Léa Vernhet pointe deux autres limites. « Les financements climats alloués aux pays pauvres sont aujourd’hui principalement dédiés aux enjeux d’atténuation du changement climatique [permettre à ces pays d’initier leur transition énergétique], alors qu’ils ont aussi des besoins considérables en termes d’adaptation aux conséquences déjà réelles du changement climatique*», commence-t-elle. La seconde ? « Ces aides sont essentiellement versées sous la forme de prêts, et non de dons, ce qui ne fait que gonfler la dette déjà insoutenable de ces pays vulnérables. »

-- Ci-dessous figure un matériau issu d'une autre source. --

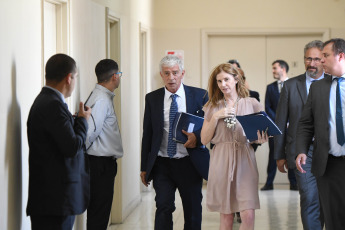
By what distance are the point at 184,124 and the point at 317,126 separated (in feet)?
3.29

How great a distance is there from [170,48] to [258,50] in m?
1.42

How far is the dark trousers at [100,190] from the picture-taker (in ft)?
15.1

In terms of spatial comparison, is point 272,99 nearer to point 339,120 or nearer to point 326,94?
point 326,94

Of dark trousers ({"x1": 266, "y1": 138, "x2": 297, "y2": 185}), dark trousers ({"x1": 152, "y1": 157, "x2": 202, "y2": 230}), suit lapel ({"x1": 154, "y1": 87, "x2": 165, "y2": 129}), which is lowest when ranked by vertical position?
dark trousers ({"x1": 266, "y1": 138, "x2": 297, "y2": 185})

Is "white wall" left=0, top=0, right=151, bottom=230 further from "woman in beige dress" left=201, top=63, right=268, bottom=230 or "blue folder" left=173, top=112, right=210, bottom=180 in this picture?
"woman in beige dress" left=201, top=63, right=268, bottom=230

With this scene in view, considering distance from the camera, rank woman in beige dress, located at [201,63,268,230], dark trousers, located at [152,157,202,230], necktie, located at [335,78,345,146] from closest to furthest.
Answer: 1. necktie, located at [335,78,345,146]
2. woman in beige dress, located at [201,63,268,230]
3. dark trousers, located at [152,157,202,230]

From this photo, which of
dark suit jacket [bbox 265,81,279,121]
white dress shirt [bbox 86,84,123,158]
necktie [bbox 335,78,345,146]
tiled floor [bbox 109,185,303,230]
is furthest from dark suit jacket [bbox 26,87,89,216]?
dark suit jacket [bbox 265,81,279,121]

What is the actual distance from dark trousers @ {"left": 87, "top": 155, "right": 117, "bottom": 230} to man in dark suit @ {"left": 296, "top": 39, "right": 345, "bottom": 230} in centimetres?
153

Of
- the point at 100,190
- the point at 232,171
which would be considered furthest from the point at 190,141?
the point at 100,190

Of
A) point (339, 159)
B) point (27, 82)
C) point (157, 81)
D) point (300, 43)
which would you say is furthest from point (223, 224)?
point (300, 43)

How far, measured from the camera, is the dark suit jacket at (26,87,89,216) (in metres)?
3.30

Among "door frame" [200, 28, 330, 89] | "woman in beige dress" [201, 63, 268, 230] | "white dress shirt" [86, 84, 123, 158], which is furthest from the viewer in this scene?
"door frame" [200, 28, 330, 89]

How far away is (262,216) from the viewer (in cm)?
705

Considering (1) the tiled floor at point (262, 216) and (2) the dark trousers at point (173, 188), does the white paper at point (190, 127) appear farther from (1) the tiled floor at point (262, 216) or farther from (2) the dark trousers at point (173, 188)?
(1) the tiled floor at point (262, 216)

Autre ombre au tableau : le soutien financier que continuent d’apporter bon nombre de banques publiques du développement aux énergies fossiles [pétrole, charbon, gaz naturel…]. « C’est variable d’une banque à l’autre, tempère Thomas Mélonio. L’AFD, par exemple, ne finance plus de projets charbonniers depuis des années et plus non plus de projets liés aux hydrocarbures. On s’est engagé par ailleurs à rendre nos activités 100 % compatibles avec l’accord de Paris d’ici à 2022. D’autres suivent ce mouvement. »

Des banques qui soutiennent toujours les énergies fossiles

Mais il y a aussi des mauvais élèves, s’attarde le RAC, en parlant des pays du G20, dont la France, qui continue les soutiens financiers aux énergies fossiles via les garanties à l’export. « Ce mécanisme permet à la Banque Publique d’Investissement (BPI France), via sa filiale d’assurance export, de se porter garant de prêts d’entreprises françaises auprès des banques commerciales, explique Cécile Marchand, chargée de campagne « climat/acteurs publics » aux Amis de la Terre France. Elle leur permet ainsi d’emprunter moins cher et de réaliser des projets très risqués sur le plan politique et financier et dans des domaines pas toujours compatibles avec l’accord de Paris. »

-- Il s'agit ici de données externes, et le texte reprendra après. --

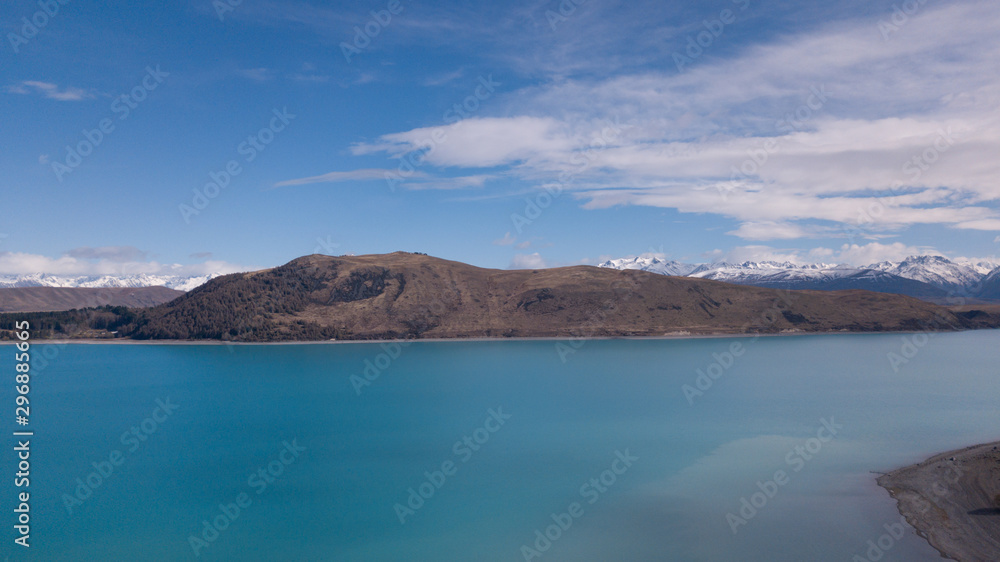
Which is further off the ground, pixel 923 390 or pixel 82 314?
pixel 82 314

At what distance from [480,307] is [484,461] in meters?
123

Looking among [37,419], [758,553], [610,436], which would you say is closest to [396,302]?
[37,419]

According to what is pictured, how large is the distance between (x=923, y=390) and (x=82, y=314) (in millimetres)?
201404

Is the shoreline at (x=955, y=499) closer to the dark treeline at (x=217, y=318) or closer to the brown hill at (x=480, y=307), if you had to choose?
the brown hill at (x=480, y=307)

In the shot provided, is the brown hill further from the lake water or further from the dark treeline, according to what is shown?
the lake water

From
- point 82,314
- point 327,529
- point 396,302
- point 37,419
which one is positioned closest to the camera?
point 327,529

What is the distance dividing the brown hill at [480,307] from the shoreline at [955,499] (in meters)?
114

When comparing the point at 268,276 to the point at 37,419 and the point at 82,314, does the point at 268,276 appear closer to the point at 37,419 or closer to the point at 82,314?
the point at 82,314

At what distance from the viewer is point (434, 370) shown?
9075 centimetres

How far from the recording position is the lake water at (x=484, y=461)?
27453 millimetres

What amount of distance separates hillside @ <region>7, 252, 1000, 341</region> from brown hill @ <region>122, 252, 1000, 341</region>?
1.11ft

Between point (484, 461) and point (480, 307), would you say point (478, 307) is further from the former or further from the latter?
point (484, 461)

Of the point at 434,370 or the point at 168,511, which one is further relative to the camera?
the point at 434,370

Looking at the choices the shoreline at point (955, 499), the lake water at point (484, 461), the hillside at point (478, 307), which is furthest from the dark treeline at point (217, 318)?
the shoreline at point (955, 499)
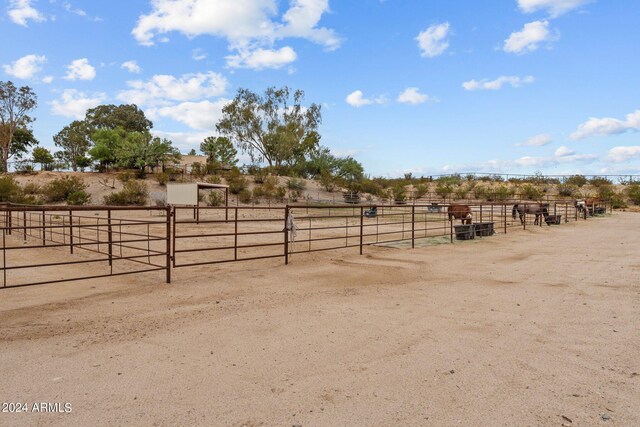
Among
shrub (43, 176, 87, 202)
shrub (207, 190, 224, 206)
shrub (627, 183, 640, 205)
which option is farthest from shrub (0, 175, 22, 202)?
shrub (627, 183, 640, 205)

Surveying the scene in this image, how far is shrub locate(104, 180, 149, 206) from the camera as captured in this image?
3450cm

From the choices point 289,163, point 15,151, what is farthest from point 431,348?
point 15,151

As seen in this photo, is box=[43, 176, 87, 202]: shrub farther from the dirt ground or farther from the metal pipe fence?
the dirt ground

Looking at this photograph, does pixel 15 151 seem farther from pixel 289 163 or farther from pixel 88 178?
pixel 289 163

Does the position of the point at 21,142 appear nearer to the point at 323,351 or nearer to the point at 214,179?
the point at 214,179

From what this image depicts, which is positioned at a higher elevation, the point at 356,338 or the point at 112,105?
the point at 112,105

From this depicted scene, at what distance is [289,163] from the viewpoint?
59344mm

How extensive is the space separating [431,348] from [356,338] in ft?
2.60

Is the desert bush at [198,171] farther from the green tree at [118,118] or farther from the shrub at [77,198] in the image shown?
the green tree at [118,118]

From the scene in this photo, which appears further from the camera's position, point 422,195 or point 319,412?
point 422,195

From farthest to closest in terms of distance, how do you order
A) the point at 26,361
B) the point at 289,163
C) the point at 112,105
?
the point at 112,105, the point at 289,163, the point at 26,361

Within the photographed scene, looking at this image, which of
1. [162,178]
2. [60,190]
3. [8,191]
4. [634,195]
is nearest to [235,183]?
[162,178]

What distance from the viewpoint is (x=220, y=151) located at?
5491 cm

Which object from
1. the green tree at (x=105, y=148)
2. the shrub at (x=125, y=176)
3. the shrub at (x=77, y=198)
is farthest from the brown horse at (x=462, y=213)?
the green tree at (x=105, y=148)
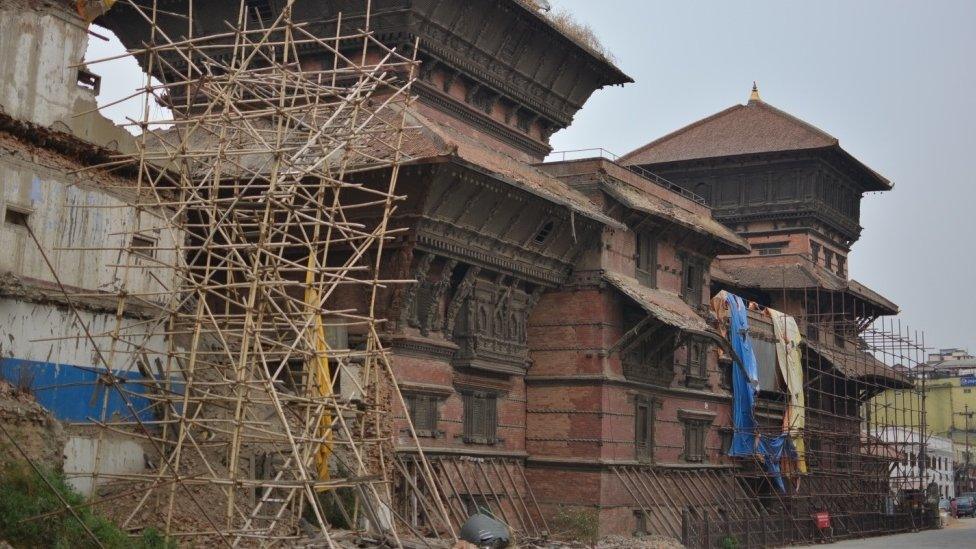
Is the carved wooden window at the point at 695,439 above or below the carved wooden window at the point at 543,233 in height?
below

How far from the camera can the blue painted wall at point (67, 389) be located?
1827 cm

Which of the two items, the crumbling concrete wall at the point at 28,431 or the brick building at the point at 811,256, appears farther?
the brick building at the point at 811,256

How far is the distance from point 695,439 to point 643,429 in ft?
10.3

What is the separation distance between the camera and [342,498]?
22203mm

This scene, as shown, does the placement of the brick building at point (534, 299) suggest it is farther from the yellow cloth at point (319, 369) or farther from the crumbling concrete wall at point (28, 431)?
the crumbling concrete wall at point (28, 431)

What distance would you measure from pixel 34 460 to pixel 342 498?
6439 mm

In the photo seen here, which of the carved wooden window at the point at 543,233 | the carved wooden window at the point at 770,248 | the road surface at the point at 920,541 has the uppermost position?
the carved wooden window at the point at 770,248

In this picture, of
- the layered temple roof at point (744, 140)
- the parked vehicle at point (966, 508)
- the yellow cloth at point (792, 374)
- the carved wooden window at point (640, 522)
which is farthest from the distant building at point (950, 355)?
the carved wooden window at point (640, 522)

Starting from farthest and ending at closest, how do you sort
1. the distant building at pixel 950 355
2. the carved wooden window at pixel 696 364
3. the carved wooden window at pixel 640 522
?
the distant building at pixel 950 355 → the carved wooden window at pixel 696 364 → the carved wooden window at pixel 640 522

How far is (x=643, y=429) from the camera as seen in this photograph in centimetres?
3077

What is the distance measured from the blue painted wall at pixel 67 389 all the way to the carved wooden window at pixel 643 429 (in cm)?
1354

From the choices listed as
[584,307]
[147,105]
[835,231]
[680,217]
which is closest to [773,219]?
[835,231]

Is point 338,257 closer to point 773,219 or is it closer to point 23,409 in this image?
point 23,409

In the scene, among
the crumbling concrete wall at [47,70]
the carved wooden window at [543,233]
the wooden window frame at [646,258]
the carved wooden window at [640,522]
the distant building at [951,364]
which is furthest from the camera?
the distant building at [951,364]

« En 2017, l’État a apporté une garantie de 500 millions d’euros à l’entreprise française TechnipFMC pour un projet d’exploration gazière au large du Mozambique, une véritable bombe climatique, illustre-t-elle. Début septembre, Le Monde révélait aussi que l’Etat réfléchissait à la possibilité d’apporter son soutien à un gigantesque projet gazier dans l’Arctique russe, porté par Total et le groupe russe Novatek, toujours via les garanties à l’export.

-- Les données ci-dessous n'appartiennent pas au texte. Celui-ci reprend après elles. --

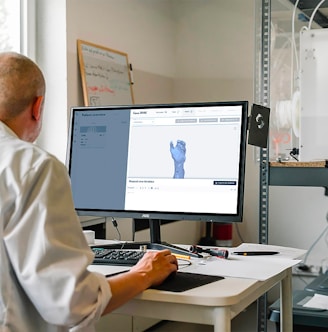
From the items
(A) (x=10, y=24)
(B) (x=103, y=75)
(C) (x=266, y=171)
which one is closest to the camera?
(C) (x=266, y=171)

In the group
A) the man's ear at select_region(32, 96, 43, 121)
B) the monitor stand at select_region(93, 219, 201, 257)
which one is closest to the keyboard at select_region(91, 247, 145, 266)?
the monitor stand at select_region(93, 219, 201, 257)

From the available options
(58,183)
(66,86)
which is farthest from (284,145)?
(58,183)

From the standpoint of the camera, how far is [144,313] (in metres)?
1.48

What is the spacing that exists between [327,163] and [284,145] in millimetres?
839

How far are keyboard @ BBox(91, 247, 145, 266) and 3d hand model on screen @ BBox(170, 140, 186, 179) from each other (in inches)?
10.4

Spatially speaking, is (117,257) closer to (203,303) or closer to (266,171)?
(203,303)

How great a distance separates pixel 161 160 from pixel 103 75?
57.9 inches

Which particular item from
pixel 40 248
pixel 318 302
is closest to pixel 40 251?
pixel 40 248

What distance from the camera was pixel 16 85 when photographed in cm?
130

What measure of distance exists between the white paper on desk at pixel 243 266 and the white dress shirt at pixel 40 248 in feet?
1.57

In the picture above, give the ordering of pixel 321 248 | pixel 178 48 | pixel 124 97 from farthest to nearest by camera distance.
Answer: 1. pixel 178 48
2. pixel 321 248
3. pixel 124 97

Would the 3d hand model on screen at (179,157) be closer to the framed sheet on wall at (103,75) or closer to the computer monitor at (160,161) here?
the computer monitor at (160,161)

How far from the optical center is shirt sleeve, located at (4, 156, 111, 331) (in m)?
1.17

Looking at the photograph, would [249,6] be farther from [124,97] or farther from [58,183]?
[58,183]
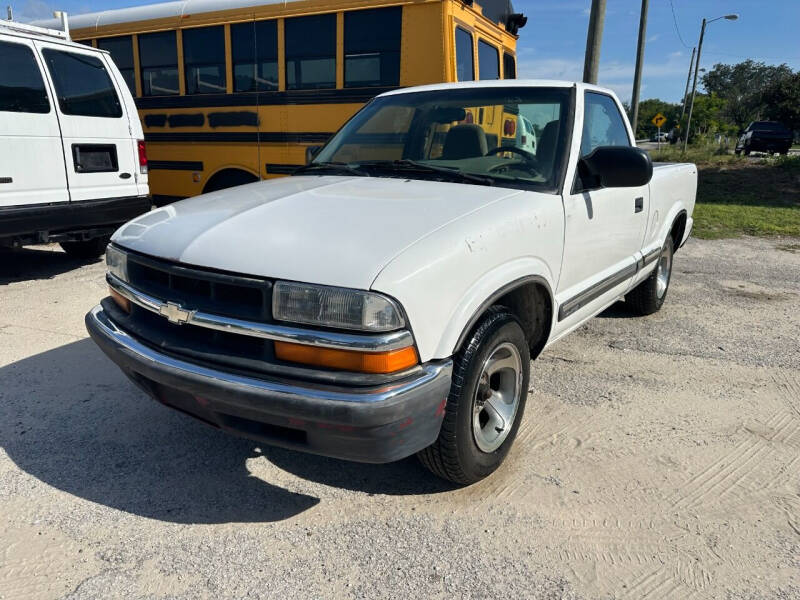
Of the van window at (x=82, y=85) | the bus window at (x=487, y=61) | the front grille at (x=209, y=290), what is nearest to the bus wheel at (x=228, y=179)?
the van window at (x=82, y=85)

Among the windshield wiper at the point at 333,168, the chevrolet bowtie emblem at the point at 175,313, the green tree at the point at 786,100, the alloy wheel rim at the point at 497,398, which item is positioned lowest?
the alloy wheel rim at the point at 497,398

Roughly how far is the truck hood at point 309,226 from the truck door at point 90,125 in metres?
3.34

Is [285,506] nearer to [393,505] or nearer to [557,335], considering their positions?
[393,505]

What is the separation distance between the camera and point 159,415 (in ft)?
10.4

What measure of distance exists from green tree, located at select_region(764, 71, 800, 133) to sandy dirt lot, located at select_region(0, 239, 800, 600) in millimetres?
47512

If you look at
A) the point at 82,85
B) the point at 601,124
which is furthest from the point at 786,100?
the point at 82,85

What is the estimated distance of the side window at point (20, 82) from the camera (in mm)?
4965

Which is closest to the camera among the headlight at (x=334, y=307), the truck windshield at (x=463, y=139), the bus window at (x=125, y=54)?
the headlight at (x=334, y=307)

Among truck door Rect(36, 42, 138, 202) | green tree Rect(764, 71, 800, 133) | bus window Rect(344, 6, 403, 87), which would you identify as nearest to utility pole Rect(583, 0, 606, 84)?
bus window Rect(344, 6, 403, 87)

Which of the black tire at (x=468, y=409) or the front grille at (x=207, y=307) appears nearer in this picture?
the front grille at (x=207, y=307)

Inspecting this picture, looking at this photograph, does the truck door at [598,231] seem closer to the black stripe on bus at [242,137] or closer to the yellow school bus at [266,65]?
the yellow school bus at [266,65]

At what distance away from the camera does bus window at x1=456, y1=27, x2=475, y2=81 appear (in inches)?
264

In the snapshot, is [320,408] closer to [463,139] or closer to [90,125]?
[463,139]

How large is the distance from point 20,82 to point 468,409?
5.01 meters
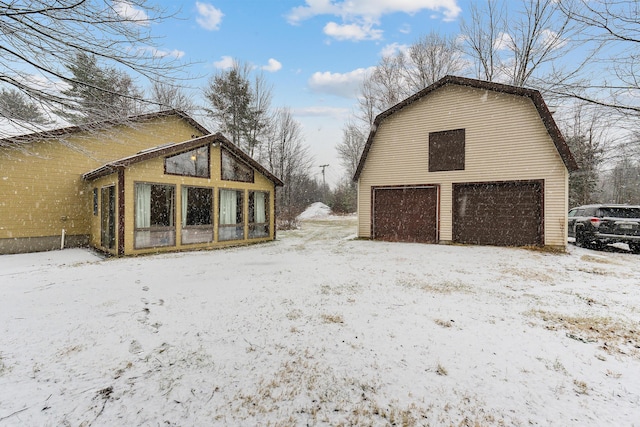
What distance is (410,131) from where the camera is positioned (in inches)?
462

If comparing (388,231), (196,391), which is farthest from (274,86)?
(196,391)

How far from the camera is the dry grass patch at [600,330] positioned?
3105 mm

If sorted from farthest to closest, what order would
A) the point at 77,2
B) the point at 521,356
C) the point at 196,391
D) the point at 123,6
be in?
the point at 123,6
the point at 77,2
the point at 521,356
the point at 196,391

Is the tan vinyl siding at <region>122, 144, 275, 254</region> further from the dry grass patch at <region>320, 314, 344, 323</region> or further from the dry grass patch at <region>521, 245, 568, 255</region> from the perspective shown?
the dry grass patch at <region>521, 245, 568, 255</region>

« Dégager de nouvelles coalitions d’acteurs »

Le RAC attend alors de ce sommet « des engagements concrets des banques présentes, mesurables et limités dans le temps, insiste Lucile Dufour. Tant sur la fin des financements aux énergies fossiles – au plus tard en 2022 –, que sur l’augmentation des financements pour la transition juste, le respect des droits humains ou encore sur le problème de la dette souveraine des pays les plus vulnérables. »

Ces engagements seront difficiles à faire figurer dans la déclaration finale, à écouter Thomas Mélonio. « Encore une fois, les banques de développement travaillent pour un gouvernement, si bien qu’elles ne pourront s’engager que si ce dernier les y autorise, rappelle-t-il. En revanche, ce sommet peut créer de nouvelles coalitions de banques engagées plus fortement dans la transition écologique et pousser d’autres pays encore timides à réaliser que c’est la direction que prennent un nombre croissant d’acteurs. » En clair : faire bouger un peu plus les lignes.

* La construction de digues, la surélévation des habitats, les systèmes d’alerte météo. Ce manque d’intérêt porté à l’adaptation au changement climatique avait déjà été pointé par les ONG à l’occasion de la première édition du One planet summit, en décembre 2017.